### [Task to complete]
Taking the line that contains "A contestant makes" as the first, copy exactly every line through the last line of the records, and nothing else.

(Records excerpted from a collection)
....
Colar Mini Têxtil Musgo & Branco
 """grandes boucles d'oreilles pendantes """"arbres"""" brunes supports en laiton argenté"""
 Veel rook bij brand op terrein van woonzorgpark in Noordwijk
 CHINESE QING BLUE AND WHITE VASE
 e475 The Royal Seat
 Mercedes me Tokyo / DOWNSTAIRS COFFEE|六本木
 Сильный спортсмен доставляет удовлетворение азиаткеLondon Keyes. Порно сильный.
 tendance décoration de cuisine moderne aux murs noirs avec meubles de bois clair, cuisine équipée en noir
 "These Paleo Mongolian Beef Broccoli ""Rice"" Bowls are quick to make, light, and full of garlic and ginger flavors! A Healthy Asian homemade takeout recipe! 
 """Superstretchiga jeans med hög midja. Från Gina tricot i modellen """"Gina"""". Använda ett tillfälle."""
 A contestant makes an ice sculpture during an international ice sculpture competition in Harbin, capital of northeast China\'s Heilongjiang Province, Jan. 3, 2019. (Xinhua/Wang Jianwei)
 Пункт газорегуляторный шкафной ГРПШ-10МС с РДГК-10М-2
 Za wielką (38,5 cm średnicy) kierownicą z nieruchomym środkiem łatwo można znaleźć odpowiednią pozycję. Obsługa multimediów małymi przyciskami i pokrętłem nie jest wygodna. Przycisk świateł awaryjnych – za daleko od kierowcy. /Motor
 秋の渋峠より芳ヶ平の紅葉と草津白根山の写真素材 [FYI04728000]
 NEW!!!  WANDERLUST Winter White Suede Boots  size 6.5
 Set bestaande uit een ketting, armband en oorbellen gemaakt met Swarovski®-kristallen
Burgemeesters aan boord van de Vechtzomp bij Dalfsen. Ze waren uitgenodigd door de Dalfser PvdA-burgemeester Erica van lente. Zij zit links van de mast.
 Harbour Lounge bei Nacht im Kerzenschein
....
### [Answer to this exercise]
 A contestant makes an ice sculpture during an international ice sculpture competition in Harbin, capital of northeast China\'s Heilongjiang Province, Jan. 3, 2019. (Xinhua/Wang Jianwei)
 Пункт газорегуляторный шкафной ГРПШ-10МС с РДГК-10М-2
 Za wielką (38,5 cm średnicy) kierownicą z nieruchomym środkiem łatwo można znaleźć odpowiednią pozycję. Obsługa multimediów małymi przyciskami i pokrętłem nie jest wygodna. Przycisk świateł awaryjnych – za daleko od kierowcy. /Motor
 秋の渋峠より芳ヶ平の紅葉と草津白根山の写真素材 [FYI04728000]
 NEW!!!  WANDERLUST Winter White Suede Boots  size 6.5
 Set bestaande uit een ketting, armband en oorbellen gemaakt met Swarovski®-kristallen
Burgemeesters aan boord van de Vechtzomp bij Dalfsen. Ze waren uitgenodigd door de Dalfser PvdA-burgemeester Erica van lente. Zij zit links van de mast.
 Harbour Lounge bei Nacht im Kerzenschein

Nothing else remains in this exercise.